И как музыка, в качестве настроения, которое одна только она может выразить в самой его сущности, умолкает там, где начинается изучение, подобно тому как оба они работают рука об руку и как звук возникает из глубины того же зародыша, из которого медленно вырабатывается слово, не подозревая того, преследует ли оно ложь или истину, — так и Шопен, этот тончайший психолог неосознанного, нашел себе воплощенное пополнение, столь же ему родственное, столь же тесно с ним сросшееся и связанное тысячью общих нитей, как звук и слово.

Этим воплощенным пополнением Шопена, формой дальнейшего развития его духа на той же почве и при тех же условиях культуры, быть может, его обратной стороной и является Фридрих Ницше.

V

Между Шопеном и Ницше существует нечто вроде небесного сродства двух комет, которым еще на «утренней заре» предначертано было скрестить свои пути там, в бесконечности, потом стать снова чуждыми друг другу, а затем опять сблизиться в беспредельно далеком будущем.

Там, где кончает свою работу Шопен, выступает Ницше. Первый запечатлел нежнейшие движения своего внутреннего «я», тончайшими щупальцами своего слуха схватил он мимолетнейшие настроения и с наивной непринужденностью аристократически небрежного бесстрашия всего своего существа дал нам понятие о таинственной работе в глубочайших недрах души.

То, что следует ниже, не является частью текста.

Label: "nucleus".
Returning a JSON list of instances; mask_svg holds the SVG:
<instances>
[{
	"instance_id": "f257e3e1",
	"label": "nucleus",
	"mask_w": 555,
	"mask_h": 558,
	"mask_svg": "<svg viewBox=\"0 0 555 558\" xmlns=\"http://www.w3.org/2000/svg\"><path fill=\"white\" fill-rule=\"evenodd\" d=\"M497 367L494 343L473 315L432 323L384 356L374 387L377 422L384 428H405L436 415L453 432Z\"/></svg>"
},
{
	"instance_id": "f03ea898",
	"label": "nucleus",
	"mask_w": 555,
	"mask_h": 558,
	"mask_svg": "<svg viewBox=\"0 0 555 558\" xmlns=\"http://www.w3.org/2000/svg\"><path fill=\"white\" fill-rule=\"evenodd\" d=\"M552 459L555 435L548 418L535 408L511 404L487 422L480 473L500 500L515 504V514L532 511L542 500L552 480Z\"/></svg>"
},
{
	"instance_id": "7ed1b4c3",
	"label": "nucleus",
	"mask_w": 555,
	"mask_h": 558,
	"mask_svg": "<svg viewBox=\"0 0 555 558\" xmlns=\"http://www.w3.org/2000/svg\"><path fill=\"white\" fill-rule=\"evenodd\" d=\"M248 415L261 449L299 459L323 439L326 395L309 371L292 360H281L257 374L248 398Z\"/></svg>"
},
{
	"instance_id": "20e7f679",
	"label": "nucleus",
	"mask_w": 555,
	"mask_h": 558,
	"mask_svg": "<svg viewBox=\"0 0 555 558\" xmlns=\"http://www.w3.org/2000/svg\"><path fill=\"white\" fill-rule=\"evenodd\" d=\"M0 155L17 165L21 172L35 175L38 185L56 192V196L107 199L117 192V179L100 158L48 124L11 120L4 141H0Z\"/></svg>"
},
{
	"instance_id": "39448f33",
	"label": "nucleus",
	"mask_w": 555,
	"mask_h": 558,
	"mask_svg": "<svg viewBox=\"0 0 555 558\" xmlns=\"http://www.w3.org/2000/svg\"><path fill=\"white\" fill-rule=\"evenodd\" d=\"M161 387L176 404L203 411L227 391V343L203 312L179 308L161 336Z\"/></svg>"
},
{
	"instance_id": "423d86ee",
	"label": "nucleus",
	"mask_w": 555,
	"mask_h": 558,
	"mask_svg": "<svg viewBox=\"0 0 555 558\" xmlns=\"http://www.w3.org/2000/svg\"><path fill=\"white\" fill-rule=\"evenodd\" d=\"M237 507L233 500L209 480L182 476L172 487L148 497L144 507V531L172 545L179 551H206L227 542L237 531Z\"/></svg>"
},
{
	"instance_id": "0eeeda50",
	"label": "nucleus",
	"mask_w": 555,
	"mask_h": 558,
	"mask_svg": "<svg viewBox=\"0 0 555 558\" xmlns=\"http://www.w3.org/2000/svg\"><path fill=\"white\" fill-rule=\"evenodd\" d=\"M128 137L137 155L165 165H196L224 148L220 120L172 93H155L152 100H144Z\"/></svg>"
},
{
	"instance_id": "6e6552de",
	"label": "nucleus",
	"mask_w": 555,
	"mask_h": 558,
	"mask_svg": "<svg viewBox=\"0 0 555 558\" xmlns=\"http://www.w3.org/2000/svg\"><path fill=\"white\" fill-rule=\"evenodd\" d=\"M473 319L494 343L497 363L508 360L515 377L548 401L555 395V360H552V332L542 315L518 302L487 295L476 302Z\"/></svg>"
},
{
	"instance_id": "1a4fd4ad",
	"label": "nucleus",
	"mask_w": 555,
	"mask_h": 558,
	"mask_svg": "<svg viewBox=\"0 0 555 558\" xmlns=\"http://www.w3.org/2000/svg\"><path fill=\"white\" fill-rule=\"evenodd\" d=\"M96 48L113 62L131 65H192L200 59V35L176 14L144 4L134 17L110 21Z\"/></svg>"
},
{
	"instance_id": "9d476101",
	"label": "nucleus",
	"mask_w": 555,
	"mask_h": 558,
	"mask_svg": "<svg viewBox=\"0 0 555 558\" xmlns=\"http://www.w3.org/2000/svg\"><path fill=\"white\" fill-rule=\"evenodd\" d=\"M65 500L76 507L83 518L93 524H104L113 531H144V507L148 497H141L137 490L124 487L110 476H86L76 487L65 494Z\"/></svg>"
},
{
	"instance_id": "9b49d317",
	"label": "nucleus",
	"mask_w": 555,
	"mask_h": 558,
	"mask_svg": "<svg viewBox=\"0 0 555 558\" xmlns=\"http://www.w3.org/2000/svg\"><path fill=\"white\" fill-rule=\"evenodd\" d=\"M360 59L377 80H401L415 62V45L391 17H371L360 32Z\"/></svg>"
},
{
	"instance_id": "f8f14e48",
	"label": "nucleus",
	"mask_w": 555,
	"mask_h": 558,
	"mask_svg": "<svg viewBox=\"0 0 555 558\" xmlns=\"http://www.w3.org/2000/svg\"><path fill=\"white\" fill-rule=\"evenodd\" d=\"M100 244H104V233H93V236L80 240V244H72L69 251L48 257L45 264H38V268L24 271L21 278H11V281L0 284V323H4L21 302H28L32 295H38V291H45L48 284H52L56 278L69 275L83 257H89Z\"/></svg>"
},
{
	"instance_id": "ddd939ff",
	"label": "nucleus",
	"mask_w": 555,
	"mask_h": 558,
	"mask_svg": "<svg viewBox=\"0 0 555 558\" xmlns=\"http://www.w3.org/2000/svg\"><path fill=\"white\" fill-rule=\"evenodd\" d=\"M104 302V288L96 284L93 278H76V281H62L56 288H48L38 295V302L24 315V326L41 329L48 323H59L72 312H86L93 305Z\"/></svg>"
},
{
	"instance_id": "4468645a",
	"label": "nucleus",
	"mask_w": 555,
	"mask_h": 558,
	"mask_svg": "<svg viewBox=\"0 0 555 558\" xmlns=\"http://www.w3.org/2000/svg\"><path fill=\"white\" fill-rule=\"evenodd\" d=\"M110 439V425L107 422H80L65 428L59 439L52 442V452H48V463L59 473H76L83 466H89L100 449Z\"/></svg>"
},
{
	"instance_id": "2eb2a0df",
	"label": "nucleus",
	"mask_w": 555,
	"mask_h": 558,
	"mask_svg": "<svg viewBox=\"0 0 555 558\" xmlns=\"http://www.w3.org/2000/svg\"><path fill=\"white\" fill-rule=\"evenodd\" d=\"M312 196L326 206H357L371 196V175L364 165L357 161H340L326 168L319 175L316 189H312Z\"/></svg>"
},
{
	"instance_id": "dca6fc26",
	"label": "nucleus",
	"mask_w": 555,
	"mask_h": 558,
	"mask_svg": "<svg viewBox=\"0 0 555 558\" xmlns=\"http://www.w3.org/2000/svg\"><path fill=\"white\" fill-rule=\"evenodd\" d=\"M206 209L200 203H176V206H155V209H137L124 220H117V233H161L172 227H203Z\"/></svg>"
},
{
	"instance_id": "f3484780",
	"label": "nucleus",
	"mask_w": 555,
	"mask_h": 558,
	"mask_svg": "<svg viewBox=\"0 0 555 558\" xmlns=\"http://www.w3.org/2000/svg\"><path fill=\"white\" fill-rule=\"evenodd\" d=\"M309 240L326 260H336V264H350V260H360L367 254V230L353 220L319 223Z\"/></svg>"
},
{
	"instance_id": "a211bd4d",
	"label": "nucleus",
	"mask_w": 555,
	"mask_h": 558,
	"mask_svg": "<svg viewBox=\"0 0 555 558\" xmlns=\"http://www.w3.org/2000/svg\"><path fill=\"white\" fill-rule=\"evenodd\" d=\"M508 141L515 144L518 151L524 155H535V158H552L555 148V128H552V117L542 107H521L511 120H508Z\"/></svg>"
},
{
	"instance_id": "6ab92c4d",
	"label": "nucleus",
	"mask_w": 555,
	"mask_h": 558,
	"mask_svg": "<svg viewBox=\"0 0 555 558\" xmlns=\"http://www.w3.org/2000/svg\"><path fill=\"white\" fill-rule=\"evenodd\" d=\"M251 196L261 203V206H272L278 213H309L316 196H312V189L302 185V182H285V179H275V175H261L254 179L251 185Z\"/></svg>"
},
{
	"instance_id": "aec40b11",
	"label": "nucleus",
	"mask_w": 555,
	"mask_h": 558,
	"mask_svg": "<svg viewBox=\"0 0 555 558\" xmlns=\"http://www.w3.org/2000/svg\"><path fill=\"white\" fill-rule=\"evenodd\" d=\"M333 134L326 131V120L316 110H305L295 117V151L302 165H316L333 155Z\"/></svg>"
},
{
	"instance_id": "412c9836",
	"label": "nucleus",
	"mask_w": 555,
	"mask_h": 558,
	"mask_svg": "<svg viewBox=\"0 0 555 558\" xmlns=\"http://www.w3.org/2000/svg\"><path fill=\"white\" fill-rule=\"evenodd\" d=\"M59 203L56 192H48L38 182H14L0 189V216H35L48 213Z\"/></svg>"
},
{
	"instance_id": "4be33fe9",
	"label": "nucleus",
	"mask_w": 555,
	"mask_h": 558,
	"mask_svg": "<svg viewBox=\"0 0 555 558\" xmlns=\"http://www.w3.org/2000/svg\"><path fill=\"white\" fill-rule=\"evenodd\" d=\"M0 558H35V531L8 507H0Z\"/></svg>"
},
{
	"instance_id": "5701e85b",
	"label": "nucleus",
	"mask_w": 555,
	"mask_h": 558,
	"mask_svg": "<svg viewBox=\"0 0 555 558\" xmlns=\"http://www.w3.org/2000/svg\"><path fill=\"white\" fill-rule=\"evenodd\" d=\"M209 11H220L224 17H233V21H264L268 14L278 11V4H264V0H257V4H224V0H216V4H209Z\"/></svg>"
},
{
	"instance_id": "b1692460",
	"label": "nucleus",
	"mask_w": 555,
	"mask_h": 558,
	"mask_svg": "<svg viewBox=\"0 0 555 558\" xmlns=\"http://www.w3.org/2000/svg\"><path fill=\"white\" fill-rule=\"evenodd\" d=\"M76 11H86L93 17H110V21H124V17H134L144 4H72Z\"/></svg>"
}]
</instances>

Ницше же посеял великое недоверие ко всему исследованному и указал, какое решающее значение имеет именно эта подпочвенная, прозябающая во мраке непознанного жизнь человека; указал, что именно из непонятных и неосознанных рефлексов физического происхождения возникает и покоится уже в готовом виде волевой акт прежде, чем мы отдадим себе отчет в чем-либо и придем к какому-либо выводу; что каждой возможности составить суждение предшествует физиологический постулат, побуждающий нас ко всем нашим поступкам, совершенно не считаясь с нашими желаниями; что все сложные душевные движения состоят из сходных элементов, а все кажущееся различие и поразительное разнообразие их есть не более, как способность одного и того же элемента выражаться в тысяче различных проявлений; что ощущение, чувство, желание составляют одно неделимое целое, представляя собою лишь физические функции бесконечно малых колебаний нервных молекул; что вообще все психические состояния, раз их рассматривают в отдельности, в качестве побудительных причин, как нечто простое, несложное, само по себе понятное, — являются не более, как ложными истолкователями, неправильно обобщающими физическое явление.

Все познанное в человеке, как понимает Ницше, подобно тонкой земной коре, строение которой не дает нам ни малейшего понятия о свойствах жидкой, расплавленной массы, ее наполняющей, хотя сама она, отвердев, образовалась из этой же массы; в нем — вечная насмешка все поясняющего разума, обольщающего человека и вводящего его в заблуждение. Чувствующий, надеющийся, желающий человек представляется ему лишь зверем, которого Бог, когда он в духе, щекочет и покалывает, чтобы позабавиться его гримасами и ужасными рожами.

Только этим ложным толкованием, только этим своеобразным агрегатом всего непознанного, этим поспешным схватыванием всего в нем заключающегося без размышления о причинах возникновения, — объяснил он себе веру в душу, как в нечто находящееся в самом человеке, как в нечто, что думает, чувствует и желает, чему присуще протяженное, хотя и не материальное, простое, абсолютное существование, что властвует над телом и может каждую минуту стряхнуть с себя его оболочку.